Made up more out of cryptic elements and taking a purely visual approach to storytelling (rather than a more classic form of dramatisation) the film immerges you in a moody and atmospeheric cinematic trip mixing the beautiful with the horrific. Small details have a maximum effect such as the bleached eyebrows of the mothers and the lightgray outfit they share make them look extremely similar and thus interchangeable The approach chosen leaves a lot of room for interpretation that some may find exilharating and others frustrating.
The film forms a perfect companion piece to Hadzihalilovic’s debut Innocence (2004). She likes to start her films under water, in Evolution the water appears to be a symbol of the origin of life.
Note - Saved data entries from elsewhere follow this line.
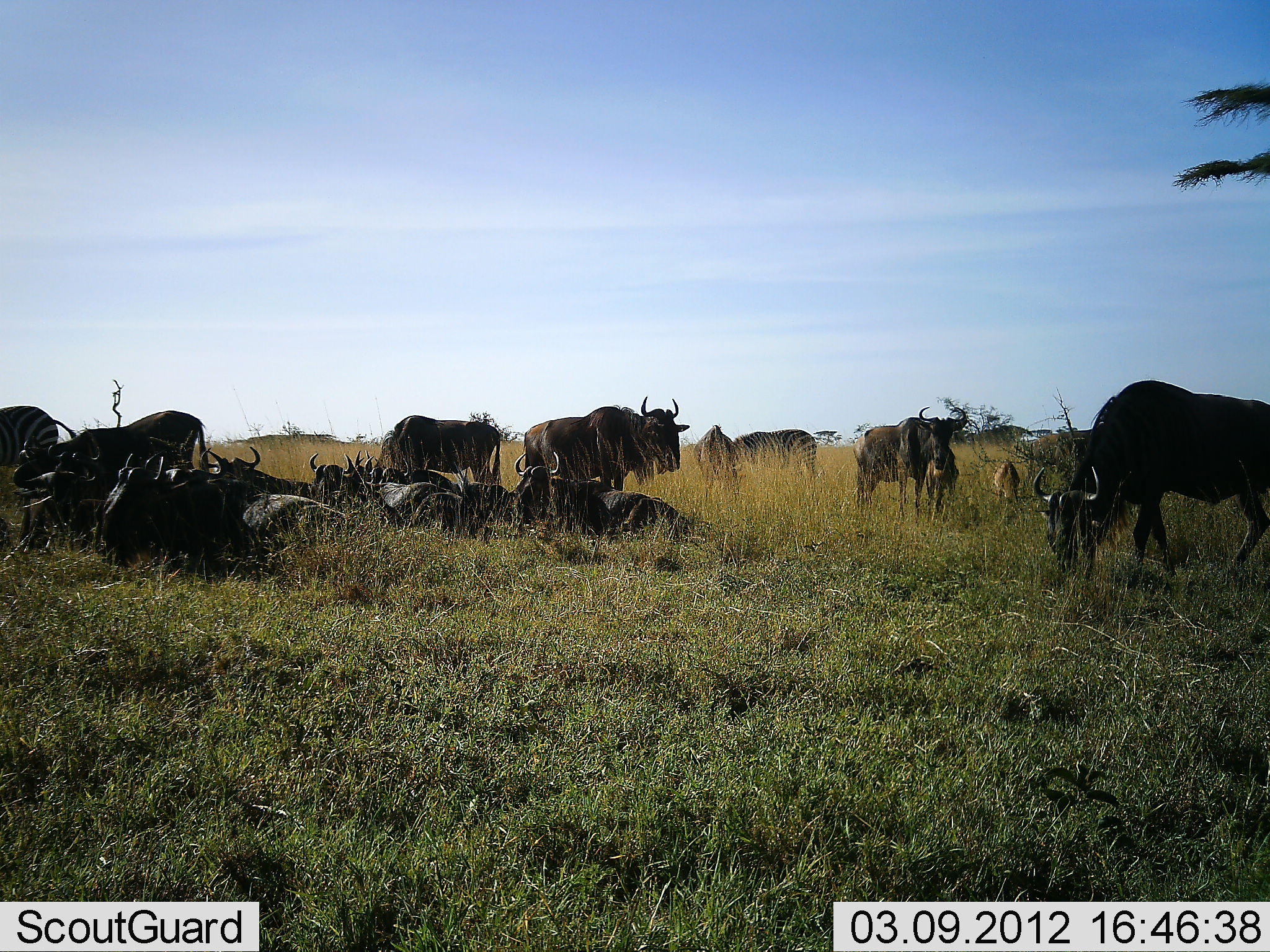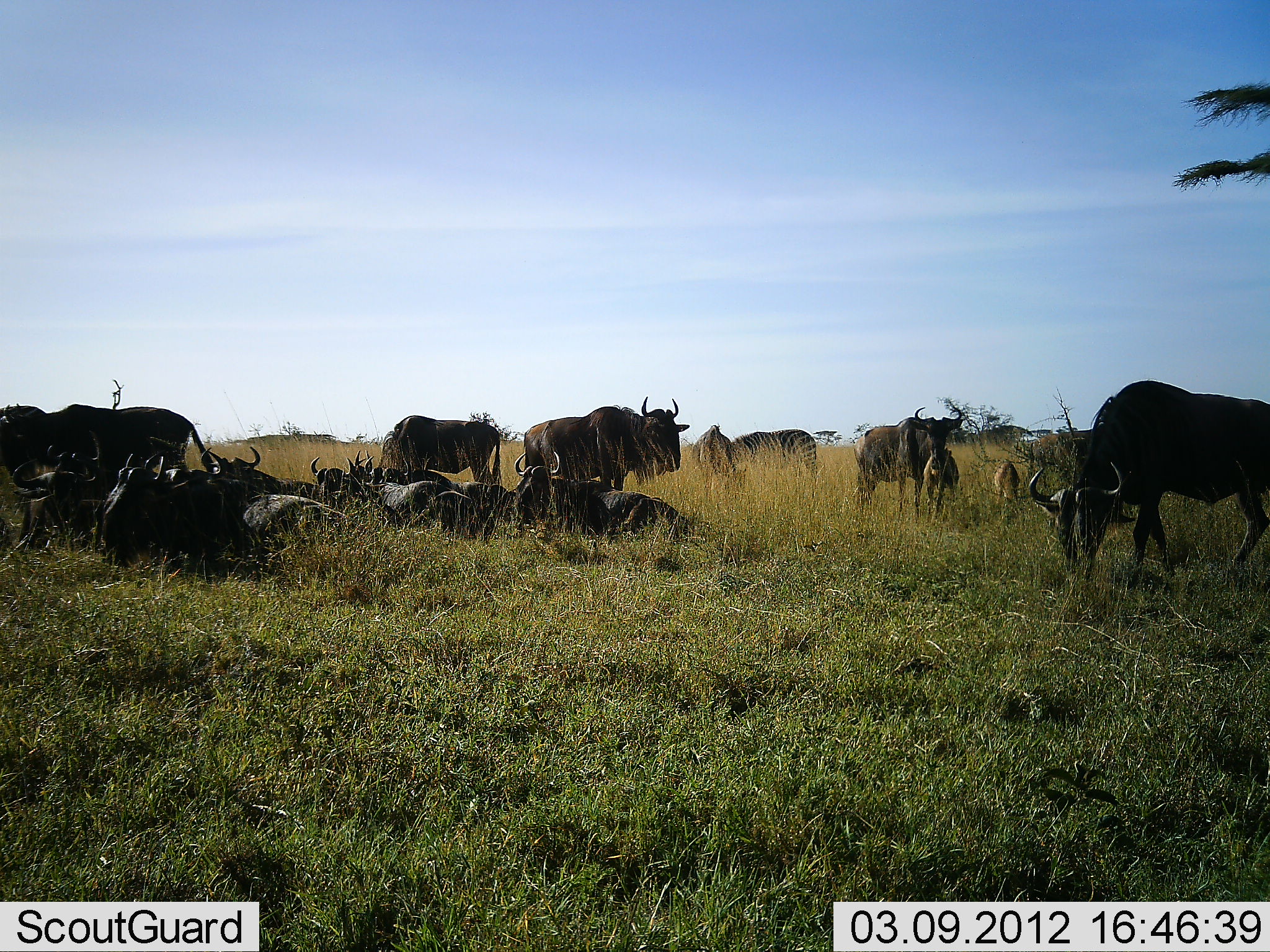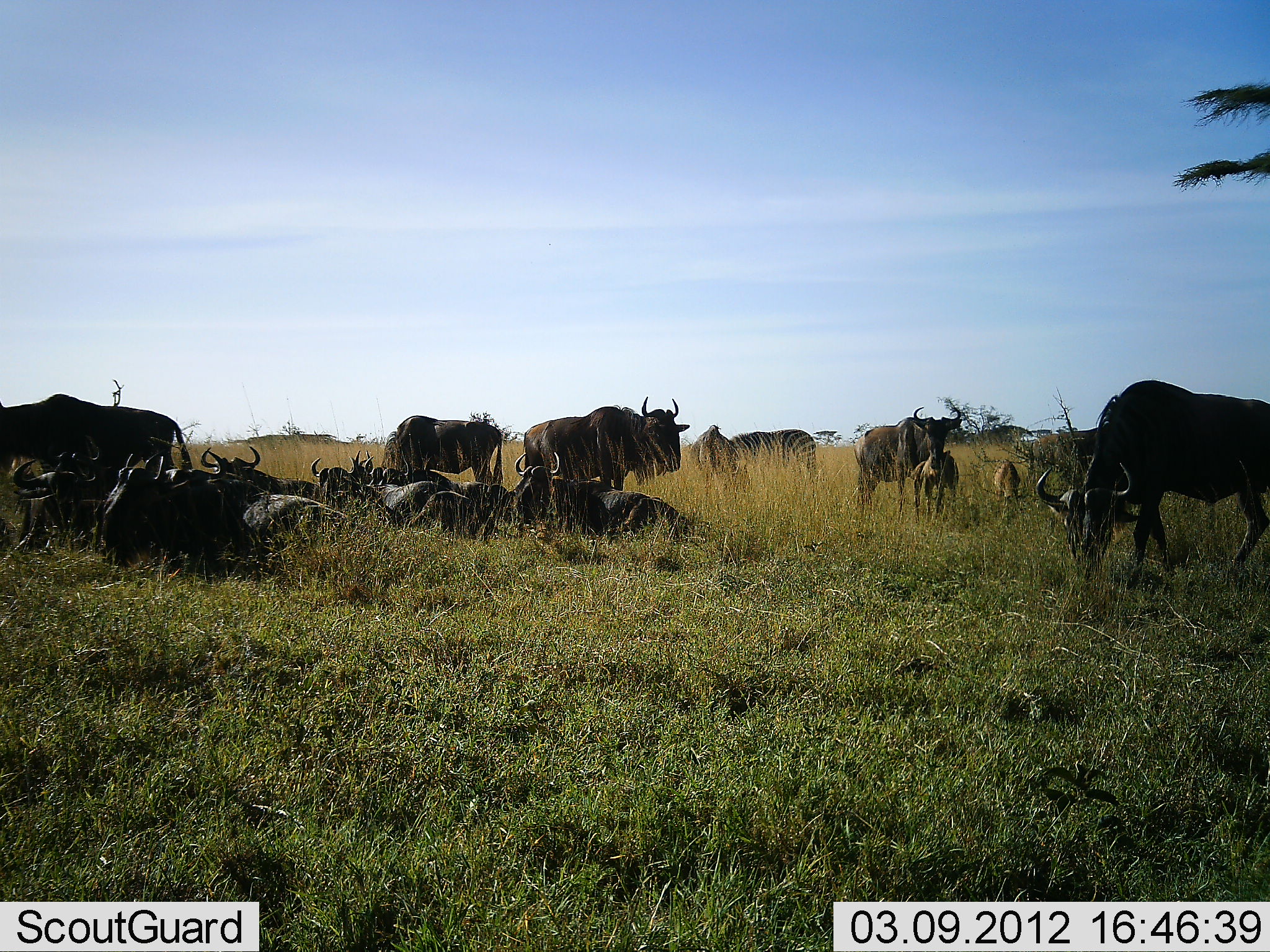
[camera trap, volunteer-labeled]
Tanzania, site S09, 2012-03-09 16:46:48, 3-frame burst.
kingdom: Animalia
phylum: Chordata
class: Mammalia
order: Artiodactyla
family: Bovidae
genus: Connochaetes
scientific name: Connochaetes taurinus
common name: blue wildebeest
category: wildebeest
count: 11-50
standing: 76%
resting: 96%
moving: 12%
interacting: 8%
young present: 48%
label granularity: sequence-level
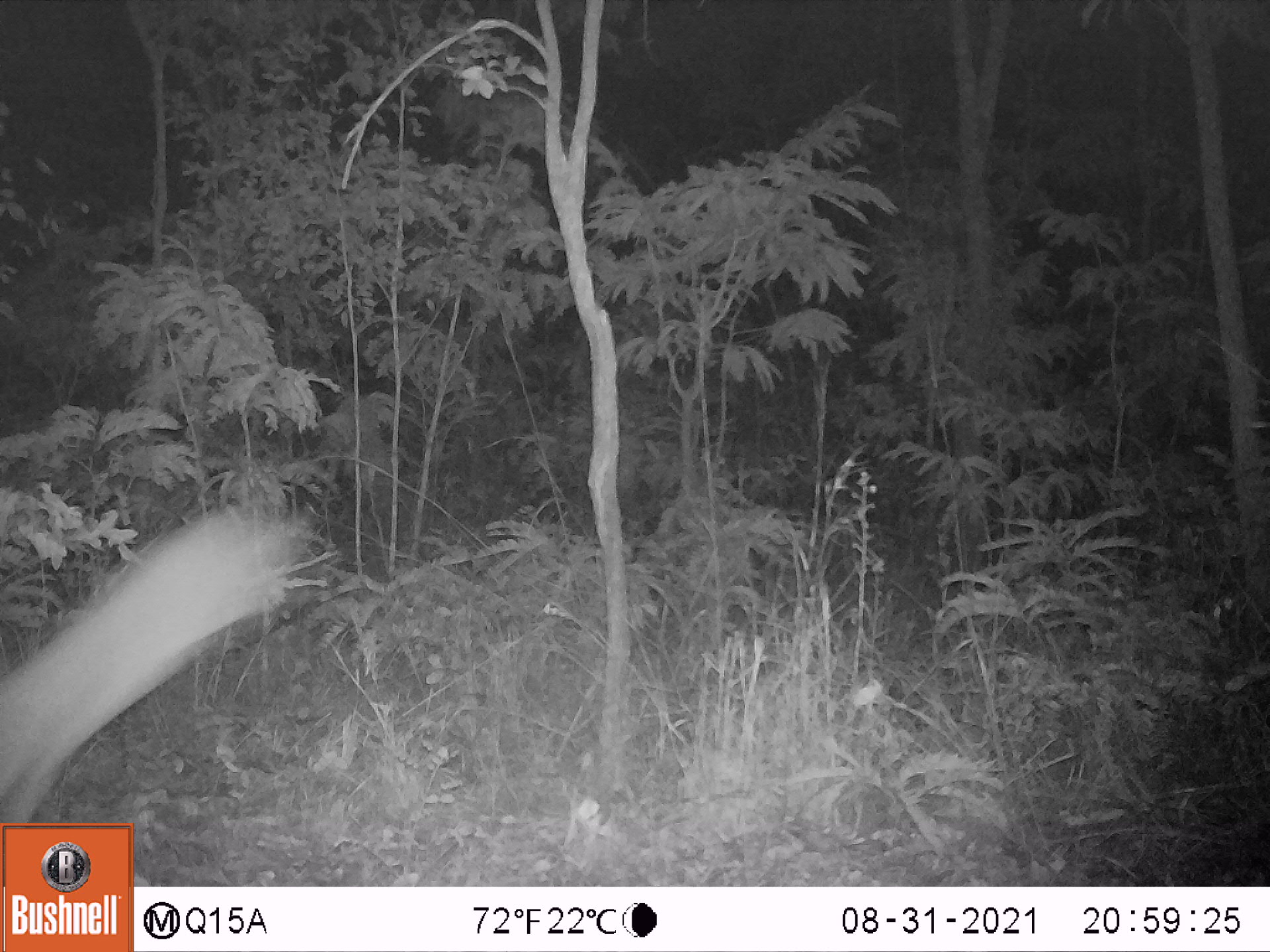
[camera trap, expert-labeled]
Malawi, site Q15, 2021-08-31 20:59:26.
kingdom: Animalia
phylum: Chordata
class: Mammalia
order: Artiodactyla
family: Bovidae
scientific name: Antilopinae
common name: small antelope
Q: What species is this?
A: Small antelope (Antilopinae).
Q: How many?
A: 1.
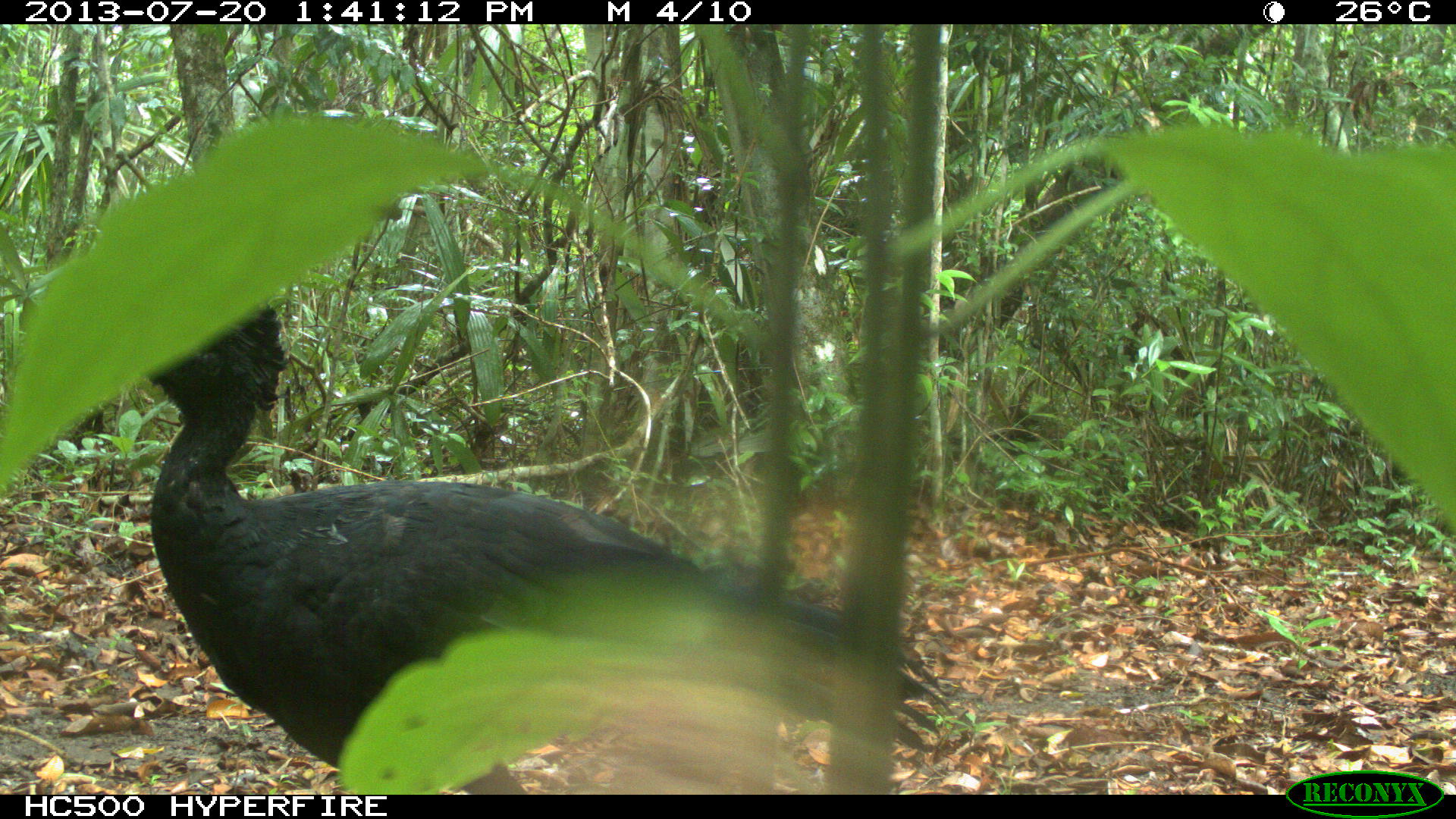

Both films focus their attention on the world as experienced by children, girls in the case of Innocence and boys in Evolution and seem to share a similar dreamlike
logic. Both films are mainly set at night, have an eerie feeling to them and have children ‘disappearing’ and adopt a style that combines arthouse and genre films. Showing as much respect for the cinema of Robert Bresson as for that of Dario Argento.
Both films were shot by Belgian DoP’s. Benoît Debie who shot all films of her partner Gaspard Noé and worked with Fabrice Du Welz a.o. Calvaire (2004) and Vinyan (2008) has been replaced by Manuel Dacosse who seems to be his favorite replacement since Debie’s career has gone more international (a.o. Harmony Korine’s Spring Breakers, Wim Wenders Everything Will Be Fine and Ryan Gosling’s Lost River) as he helmed Du Welz Alléluia, and Hélène Cattet’s and Bruno Forzani’s Amer and L’étrange couleur des larmes de ton corps and now also Evolution.
Evolution is a more accomplished film and no longer has the imperfections Innocence had. In her debut film you could sometimes feel the child actors had no clue what they were upto due to which certain scenes played out far too long. It nevertheless remained a powerful film. Let’s hope we won’t have to wait another 11 years for a next film by Hadzihalilovic.